Updated on June 25, 2015

Common Mallow

Although native to areas of Europe, Asia, and Northern Africa, mallow can now be found growing wild throughout world. Its ability to take root in even the poorest of soil has made cultivation of this hardy plant a simple task. Mallow's hardiness is also the reason it can be seen growing in the wild, beautifying cliff sides, roadsides, and hillsides around the world. When left unchecked, mallow often resembles a shrub, climbing fences and taking on a hedge like appearance. The fact that mallow is a perennial makes it valuable to gardeners for its beauty and continuity, but for those interested in natural healing mallow supplies additional benefits as well.

Part of the Melvaceae family, common mallow is also known as wild or high mallow. Mallow is also sometimes called the "cheese-plant" due to its slightly cheesy aroma. Often reaching five feet at maturity, the mallow plant makes a beautiful addition to any garden or flower bed and adds color to the landscape. The stem of the common mallow is thick and hairy, a perfect base for its delicate blooms which range in color from light pink to shades of pink-purple; the veins of the flower are darker in color adding the stunning contrast an artist strives for when working on canvas. Although in this case the artist is God, and his canvas the world...............

Historical Uses of Common Mallow

Ancient Greek and Roman physicians used mallow medicinally to treat both internal and external disorders. They called the herb omnimorbium, "the remedy of all illnesses." Roman scholar Pliny went as far as to recommend a small daily dose of mallow juice to prevent illness, and ancient Persian literature also mentions the herbs use for medicinal purposes. The Chinese have used mallow leaves in tea infusions for thousands of years as a treatment for digestive disorders, as an expectorant, and as a gargle for sore throats.

Benefits of Common Mallow

Common mallow's healing properties are derived from the mucilage and flavonol glyocides contained within its leaves and flowers. Mallow leaves were used by Arabs as a poultice intended to suppress inflammation.

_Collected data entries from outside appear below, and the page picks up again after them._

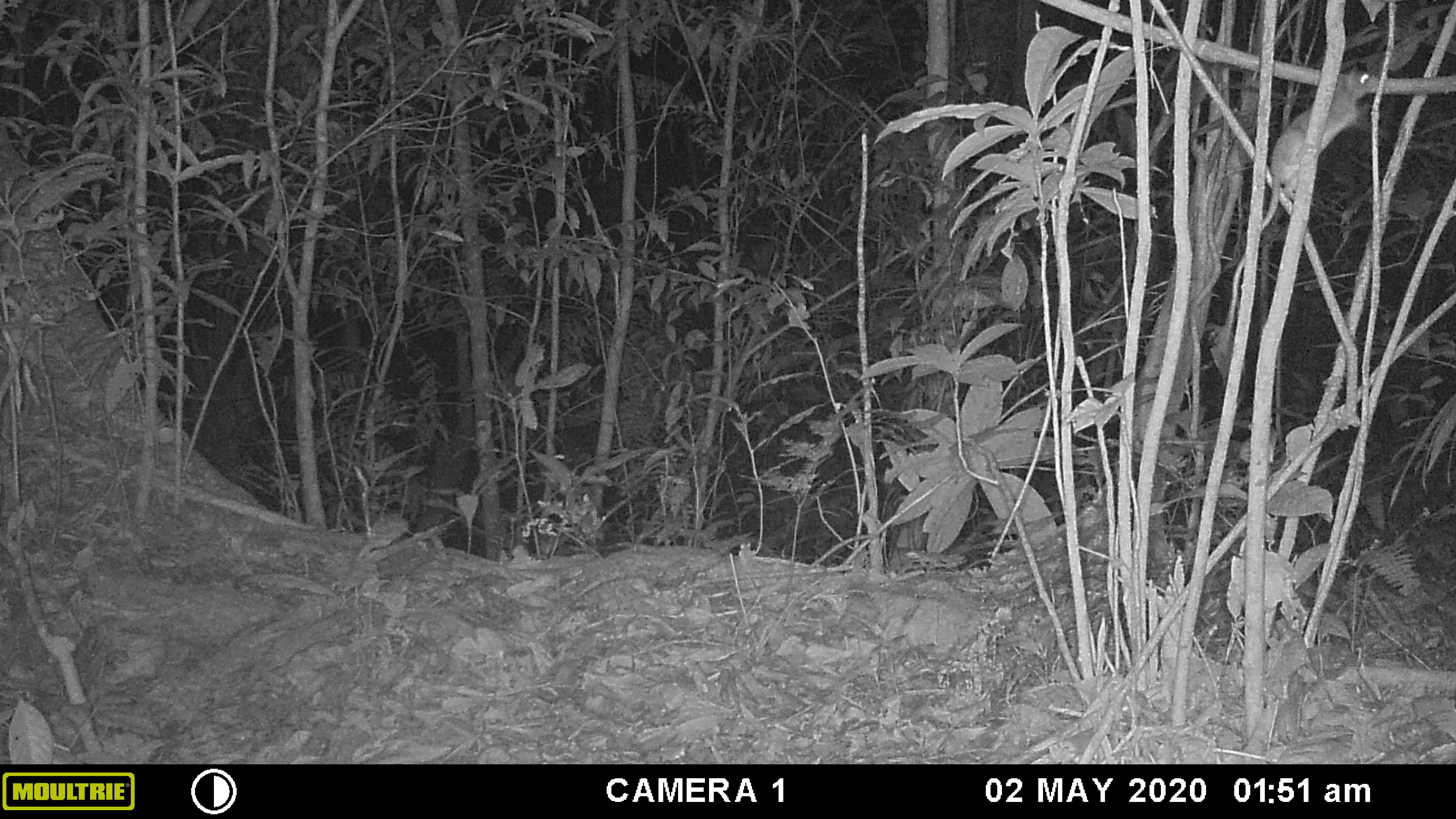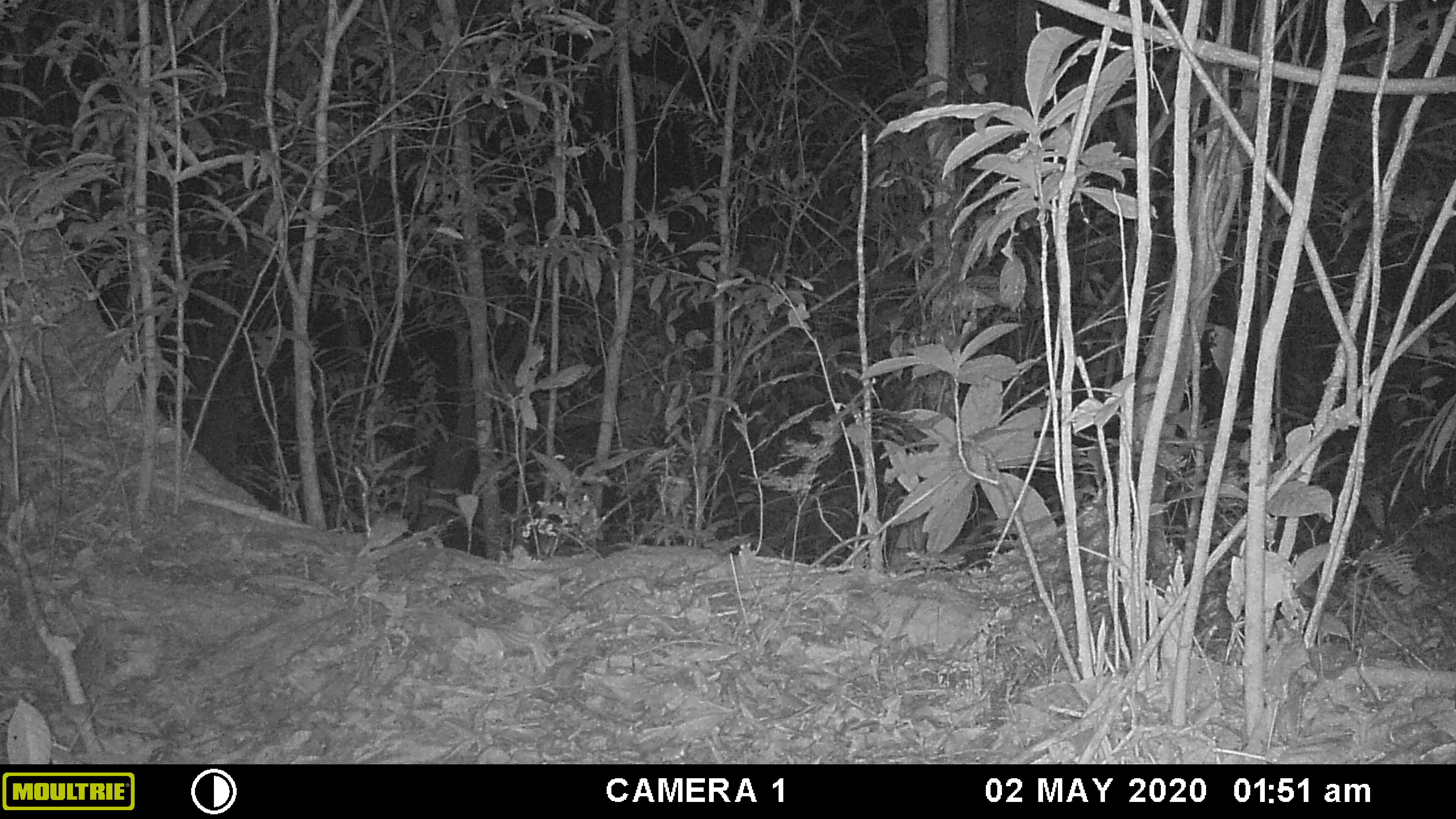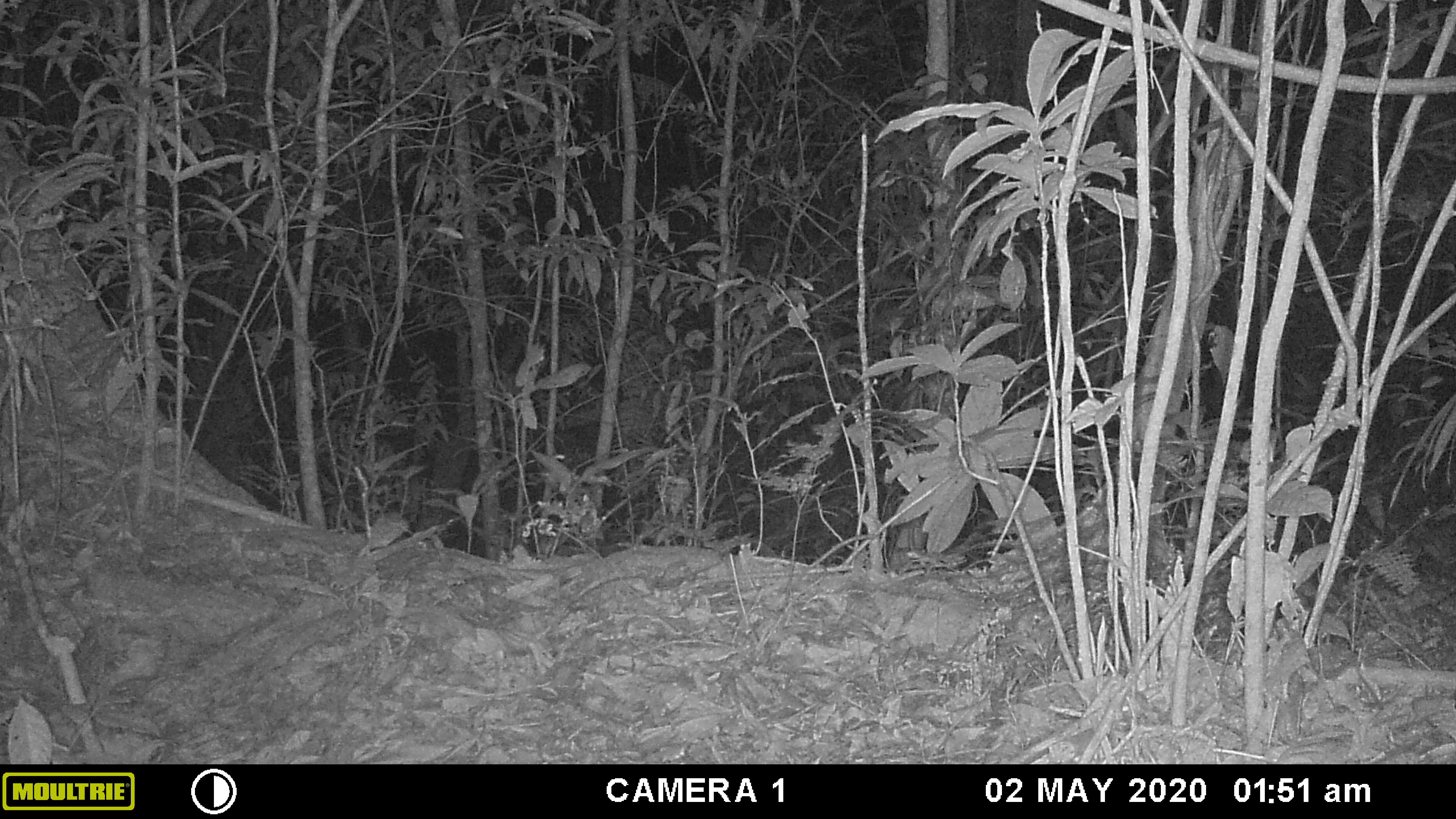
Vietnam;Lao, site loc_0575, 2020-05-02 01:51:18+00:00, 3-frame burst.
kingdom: Animalia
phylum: Chordata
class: Mammalia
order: Rodentia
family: Muridae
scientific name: Muridae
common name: old-world mice and rats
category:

Today, they continue to be utilized for their soothing qualities in everything from emollients to throat lozenges. Mallow flowers, boiled in oil and water make an excellent gargle for scratchy throats. After boiling, you need only to add honey to taste. Marshmallow water is an excellent remedy for coughs or bronchitis. One popular recipe from Francatelli's Cook's Guide reads as follows:

'Soak one ounce of marsh mallow roots in a little cold water for half an hour; peel off the bark, or skin; cut up the roots into small shavings, and put them into a jug to stand for a couple of hours; the decoction must be drunk tepid, and may be sweetened with honey or sugar-candy, and flavoured with orange-flower water, or with orange juice. Marshmallow water may be used with good effect in all cases of inveterate coughs, catarrhs, etc.'

Unfortunately, I don't see many of us using this method. I prefer to keep things simple, thus, making an infusion of mallow tea is more easily achieved by purchasing leaves at the health food store; two to fours teaspoons of dried leaves should be boiled in a cup of water for approximately fifteen minutes, strain, and sweeten. It's that easy. Note, pregnant or nursing mothers should always consult their doctors before trying anything new. For the rest of us, it is recommended to limit ourselves to no more than three cups in a day.